I have a personal fascination with graffiti-art, though, an interest that causes me to stop and take pictures of the pictures painted on walls. This past year, having been lucky enough to travel across Europe for several weeks during and after my MA program in London, I was able to witness graffiti across countries and was impressed to see the difference in the unasked for public art to be found on the walls of many cities. Despite language barriers, tourist traps, and globalization, each city and each country had it’s own unique graffiti and the visual nature of it all made it understandable and enjoyable to me, the (relatively) ignorant American tourist happily eating my way through cities, taking pictures and enjoying a rest from my responsibilities. New York City’s graffiti will probably always be my favorite. The range, the history, the hidden locations and the ever-changing nature of it due to the constant repainting of building façades and inevitable repainting of more graffiti. London also had a very impressive graffiti scene, particularly in Shoreditch. The murals are more in depth, figurative, perhaps innately artistic, but for me it lost its subversive character because it has become an accepted part of the neighborhood. The walls are repainted often, for sure, but the few remaining Banksy pieces are covered in Plexiglass for protection and it has become part of the tourist network.

Out of the other cities I visited, Berlin, Paris, Venice, and Florence all had excellent graffiti, often hidden and reflective of the history and culture of those particular areas. Berlin’s graffiti centered around the city itself, its rebuilding after the wars, and did not shy away from the wall which itself is covered in a history of graffiti, archaeological in its stratigraphy.

Paris’ graffiti was experimental and suggestive.


Miss.Tic, Paris, France, 2015, image taken by author

Venice was filled with angels and satirical caricatures of tourists, referencing both the history of Catholicism in Italy as well as the obvious and sad fact that Venice is now more a playground for tourists and honeymooners than actual Venetians.

▸ **INFORMATION SHOWN**
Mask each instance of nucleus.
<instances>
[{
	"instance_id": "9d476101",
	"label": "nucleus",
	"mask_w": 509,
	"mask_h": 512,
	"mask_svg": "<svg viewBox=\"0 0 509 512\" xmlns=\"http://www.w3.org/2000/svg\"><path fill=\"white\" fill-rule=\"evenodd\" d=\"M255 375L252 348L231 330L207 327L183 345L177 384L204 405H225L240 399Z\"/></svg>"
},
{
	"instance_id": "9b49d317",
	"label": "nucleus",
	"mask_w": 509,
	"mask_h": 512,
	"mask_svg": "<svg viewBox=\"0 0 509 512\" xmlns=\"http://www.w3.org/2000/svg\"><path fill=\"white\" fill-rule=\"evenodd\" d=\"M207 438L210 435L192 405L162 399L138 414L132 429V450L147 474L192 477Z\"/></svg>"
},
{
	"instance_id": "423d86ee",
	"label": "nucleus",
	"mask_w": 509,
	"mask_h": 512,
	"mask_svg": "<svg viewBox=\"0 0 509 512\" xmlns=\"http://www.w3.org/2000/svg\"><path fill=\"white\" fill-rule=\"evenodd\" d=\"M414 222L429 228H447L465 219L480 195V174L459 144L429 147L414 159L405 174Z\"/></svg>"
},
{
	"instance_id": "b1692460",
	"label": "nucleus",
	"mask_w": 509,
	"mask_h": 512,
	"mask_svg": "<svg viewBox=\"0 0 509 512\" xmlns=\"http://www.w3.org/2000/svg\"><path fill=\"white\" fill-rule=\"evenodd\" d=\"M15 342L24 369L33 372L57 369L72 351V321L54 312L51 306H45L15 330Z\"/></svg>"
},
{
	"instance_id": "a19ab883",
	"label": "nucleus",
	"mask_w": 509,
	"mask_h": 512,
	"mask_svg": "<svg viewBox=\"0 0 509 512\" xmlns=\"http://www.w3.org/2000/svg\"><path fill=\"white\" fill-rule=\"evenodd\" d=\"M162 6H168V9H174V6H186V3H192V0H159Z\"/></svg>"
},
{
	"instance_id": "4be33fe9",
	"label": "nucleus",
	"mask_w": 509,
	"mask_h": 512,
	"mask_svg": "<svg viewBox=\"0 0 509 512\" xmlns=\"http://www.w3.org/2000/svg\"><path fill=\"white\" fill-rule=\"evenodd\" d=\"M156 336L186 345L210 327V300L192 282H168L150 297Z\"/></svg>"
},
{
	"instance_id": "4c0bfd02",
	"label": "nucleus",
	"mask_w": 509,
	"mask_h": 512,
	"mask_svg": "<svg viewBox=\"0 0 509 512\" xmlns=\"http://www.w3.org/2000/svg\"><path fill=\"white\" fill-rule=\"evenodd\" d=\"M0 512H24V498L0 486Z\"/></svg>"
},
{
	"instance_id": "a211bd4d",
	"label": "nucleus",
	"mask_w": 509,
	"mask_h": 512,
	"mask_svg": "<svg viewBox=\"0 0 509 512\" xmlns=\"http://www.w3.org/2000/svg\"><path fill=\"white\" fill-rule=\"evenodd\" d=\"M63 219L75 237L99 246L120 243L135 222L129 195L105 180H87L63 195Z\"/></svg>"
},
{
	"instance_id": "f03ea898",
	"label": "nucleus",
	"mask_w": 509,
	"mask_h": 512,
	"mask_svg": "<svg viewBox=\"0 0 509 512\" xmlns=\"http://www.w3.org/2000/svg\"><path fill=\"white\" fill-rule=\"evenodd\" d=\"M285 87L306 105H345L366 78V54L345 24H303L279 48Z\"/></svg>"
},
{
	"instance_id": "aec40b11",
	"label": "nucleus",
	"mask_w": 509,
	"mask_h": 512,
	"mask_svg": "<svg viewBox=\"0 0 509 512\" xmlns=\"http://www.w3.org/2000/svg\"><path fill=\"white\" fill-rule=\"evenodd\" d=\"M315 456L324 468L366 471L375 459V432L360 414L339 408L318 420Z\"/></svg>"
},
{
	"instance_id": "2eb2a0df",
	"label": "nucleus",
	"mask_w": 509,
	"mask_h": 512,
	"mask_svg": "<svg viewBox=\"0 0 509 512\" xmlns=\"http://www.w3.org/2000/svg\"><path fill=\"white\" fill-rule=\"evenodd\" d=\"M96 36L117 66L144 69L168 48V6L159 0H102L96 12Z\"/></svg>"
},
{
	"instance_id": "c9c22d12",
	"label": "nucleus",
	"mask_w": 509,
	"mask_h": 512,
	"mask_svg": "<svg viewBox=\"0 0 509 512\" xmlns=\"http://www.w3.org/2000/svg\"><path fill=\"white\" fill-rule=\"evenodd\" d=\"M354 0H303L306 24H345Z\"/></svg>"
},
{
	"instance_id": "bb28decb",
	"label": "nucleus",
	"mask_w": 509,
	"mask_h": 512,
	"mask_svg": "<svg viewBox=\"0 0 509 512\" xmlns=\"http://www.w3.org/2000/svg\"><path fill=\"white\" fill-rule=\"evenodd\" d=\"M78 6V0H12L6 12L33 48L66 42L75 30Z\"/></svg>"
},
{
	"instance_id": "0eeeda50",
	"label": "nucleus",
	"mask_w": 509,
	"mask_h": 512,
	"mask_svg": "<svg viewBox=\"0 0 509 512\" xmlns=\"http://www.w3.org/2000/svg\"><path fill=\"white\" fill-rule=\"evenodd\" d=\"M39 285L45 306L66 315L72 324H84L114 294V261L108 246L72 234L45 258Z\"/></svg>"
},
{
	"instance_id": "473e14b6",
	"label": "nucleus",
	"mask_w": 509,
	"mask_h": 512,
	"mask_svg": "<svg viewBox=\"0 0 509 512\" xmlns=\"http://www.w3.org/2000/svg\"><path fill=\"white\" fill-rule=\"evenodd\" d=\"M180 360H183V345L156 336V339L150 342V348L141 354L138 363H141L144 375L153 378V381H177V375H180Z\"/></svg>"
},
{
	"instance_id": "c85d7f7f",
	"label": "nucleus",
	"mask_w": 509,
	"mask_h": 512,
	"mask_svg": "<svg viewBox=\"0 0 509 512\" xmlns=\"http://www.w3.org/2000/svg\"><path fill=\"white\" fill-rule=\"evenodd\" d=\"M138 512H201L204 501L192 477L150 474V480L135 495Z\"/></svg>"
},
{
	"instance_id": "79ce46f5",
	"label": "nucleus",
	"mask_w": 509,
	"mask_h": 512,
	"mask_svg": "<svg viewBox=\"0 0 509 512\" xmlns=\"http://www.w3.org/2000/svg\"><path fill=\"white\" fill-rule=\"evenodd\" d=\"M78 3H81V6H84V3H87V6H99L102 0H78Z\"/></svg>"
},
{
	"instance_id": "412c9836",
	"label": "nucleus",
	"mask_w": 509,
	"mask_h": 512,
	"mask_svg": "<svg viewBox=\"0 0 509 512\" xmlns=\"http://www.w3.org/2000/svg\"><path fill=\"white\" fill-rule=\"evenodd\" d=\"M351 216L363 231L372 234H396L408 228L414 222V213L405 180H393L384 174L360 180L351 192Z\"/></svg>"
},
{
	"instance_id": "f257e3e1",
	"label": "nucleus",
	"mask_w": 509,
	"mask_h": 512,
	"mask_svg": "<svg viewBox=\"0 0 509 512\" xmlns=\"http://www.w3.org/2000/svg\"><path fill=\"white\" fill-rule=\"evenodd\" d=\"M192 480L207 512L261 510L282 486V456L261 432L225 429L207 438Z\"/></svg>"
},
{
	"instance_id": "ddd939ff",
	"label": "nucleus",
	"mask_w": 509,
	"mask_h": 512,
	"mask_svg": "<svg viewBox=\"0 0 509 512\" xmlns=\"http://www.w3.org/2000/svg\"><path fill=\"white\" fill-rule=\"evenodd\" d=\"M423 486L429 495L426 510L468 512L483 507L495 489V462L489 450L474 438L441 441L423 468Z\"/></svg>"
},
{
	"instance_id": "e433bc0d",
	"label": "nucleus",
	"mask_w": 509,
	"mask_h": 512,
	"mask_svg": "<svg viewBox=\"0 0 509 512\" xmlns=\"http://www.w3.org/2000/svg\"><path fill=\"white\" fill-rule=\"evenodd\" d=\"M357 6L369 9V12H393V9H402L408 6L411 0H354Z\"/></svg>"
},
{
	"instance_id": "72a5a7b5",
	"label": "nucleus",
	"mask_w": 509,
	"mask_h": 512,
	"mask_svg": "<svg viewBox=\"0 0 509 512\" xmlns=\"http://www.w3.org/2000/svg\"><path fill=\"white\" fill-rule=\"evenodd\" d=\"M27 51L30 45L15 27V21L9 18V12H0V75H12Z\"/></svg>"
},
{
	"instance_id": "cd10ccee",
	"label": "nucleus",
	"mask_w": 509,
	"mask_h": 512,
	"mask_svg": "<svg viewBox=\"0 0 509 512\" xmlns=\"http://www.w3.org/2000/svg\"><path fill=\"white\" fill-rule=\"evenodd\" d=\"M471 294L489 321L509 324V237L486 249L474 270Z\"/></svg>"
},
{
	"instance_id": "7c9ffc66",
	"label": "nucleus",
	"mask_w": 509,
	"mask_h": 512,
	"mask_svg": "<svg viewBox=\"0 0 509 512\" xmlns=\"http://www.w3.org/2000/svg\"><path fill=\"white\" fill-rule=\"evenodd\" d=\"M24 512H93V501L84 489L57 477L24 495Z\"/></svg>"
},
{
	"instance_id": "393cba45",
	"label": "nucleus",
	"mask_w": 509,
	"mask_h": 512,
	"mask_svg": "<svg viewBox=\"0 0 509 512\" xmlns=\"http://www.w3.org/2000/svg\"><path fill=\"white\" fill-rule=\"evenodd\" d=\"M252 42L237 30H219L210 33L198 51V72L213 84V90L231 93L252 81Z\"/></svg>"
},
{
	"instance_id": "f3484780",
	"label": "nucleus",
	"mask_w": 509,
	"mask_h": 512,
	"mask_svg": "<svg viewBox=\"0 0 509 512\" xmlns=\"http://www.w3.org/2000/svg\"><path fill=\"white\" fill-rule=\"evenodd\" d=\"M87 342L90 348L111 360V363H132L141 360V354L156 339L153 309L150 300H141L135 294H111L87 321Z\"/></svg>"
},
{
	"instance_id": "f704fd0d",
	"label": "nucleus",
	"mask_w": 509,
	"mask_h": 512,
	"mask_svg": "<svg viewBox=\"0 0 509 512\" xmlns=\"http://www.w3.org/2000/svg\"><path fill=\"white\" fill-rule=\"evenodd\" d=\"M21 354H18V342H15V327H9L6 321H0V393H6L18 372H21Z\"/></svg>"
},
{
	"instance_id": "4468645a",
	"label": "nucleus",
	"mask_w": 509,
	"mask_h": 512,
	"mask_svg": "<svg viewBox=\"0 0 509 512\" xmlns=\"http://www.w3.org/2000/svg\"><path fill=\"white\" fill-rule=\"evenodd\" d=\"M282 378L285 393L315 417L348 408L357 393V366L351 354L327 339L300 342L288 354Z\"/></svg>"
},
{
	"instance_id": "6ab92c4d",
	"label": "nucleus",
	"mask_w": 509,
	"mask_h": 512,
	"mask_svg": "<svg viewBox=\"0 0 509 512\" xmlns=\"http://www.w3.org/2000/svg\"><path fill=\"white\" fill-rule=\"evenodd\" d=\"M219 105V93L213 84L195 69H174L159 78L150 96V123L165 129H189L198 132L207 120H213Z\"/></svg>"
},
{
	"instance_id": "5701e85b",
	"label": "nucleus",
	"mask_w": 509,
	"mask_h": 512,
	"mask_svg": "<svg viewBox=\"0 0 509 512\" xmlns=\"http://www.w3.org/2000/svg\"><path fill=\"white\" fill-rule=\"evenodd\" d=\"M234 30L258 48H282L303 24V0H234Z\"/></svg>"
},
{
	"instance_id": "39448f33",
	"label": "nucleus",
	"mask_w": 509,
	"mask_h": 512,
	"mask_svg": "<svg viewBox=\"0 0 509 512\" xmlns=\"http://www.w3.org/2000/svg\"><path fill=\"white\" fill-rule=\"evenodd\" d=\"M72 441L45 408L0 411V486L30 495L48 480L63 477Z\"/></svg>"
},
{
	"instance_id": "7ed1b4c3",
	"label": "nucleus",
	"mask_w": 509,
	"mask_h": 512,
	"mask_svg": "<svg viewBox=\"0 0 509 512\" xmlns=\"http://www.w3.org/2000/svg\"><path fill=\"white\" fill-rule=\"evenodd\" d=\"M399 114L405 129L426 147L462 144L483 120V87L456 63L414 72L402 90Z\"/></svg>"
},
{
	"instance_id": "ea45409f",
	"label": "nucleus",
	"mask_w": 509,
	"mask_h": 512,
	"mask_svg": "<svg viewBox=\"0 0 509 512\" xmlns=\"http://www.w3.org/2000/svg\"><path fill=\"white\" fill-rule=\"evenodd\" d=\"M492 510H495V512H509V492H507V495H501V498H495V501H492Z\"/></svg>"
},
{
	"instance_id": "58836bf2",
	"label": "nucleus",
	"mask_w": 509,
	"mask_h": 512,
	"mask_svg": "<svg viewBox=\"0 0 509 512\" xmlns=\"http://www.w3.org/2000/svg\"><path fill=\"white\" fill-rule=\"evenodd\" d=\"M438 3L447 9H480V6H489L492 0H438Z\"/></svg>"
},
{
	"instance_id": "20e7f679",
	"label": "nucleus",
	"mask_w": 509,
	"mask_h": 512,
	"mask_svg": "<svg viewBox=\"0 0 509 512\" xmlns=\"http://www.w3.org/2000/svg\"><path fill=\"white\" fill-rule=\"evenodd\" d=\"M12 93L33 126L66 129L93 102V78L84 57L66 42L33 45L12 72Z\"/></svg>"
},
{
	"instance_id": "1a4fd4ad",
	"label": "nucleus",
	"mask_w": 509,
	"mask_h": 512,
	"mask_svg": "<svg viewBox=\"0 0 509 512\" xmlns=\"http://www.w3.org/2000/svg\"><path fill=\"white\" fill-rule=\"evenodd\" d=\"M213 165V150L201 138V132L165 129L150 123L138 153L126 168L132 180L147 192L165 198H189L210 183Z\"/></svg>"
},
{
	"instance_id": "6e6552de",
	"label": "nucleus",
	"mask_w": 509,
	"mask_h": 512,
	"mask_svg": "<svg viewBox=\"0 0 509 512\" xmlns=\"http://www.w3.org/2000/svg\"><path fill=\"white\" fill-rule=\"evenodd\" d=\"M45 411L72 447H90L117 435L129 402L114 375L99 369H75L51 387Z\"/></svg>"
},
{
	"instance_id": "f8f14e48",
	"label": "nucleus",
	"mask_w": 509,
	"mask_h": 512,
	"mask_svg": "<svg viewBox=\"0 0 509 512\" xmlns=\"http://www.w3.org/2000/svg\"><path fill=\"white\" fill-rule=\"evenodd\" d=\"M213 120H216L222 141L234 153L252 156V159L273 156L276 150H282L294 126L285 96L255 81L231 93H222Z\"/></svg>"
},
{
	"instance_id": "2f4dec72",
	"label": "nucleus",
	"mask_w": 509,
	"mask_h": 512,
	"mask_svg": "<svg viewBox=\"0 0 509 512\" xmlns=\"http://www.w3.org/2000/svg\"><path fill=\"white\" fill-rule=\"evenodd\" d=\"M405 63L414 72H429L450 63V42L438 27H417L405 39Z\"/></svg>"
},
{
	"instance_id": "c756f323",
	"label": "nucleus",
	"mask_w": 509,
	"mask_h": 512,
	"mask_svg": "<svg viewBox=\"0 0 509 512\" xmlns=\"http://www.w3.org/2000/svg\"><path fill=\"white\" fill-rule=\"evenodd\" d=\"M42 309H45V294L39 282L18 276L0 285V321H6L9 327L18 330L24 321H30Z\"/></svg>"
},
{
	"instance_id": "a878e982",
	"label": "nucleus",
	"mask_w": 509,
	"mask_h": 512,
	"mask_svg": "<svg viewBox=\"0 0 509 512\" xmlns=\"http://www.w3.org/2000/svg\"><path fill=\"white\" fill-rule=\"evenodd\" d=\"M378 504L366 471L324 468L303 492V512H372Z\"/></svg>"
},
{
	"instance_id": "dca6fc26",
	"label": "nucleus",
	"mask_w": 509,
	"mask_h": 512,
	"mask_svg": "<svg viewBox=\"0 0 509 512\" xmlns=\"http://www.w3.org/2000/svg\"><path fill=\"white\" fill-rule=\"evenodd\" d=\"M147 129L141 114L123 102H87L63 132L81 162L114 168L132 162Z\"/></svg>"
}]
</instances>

▸ **GIVEN PROBLEM 1**
For the text on graffiti, decide whether each statement agrees with it: (a) London's graffiti is the author's favorite; (b) the remaining Banksy pieces are protected with Plexiglass; (c) Venice's graffiti included angels. Answer yes or no for each, quoting the deciding words.
▸ **GIVEN PROBLEM 2**
Answer from the text on graffiti:
(a) In which city did the author complete an MA program?
(b) Which London area is singled out for its graffiti scene?
(c) How is the graffiti of Paris described?
The records have no role in this work.

▸ **WRITTEN RESPONSE 1**
(a) No: "New York City’s graffiti will probably always be my favorite."
(b) Yes: "the few remaining Banksy pieces are covered in Plexiglass for protection"
(c) Yes: "Venice was filled with angels and satirical caricatures of tourists"

▸ **WRITTEN RESPONSE 2**
(a) London
(b) Shoreditch
(c) Experimental and suggestive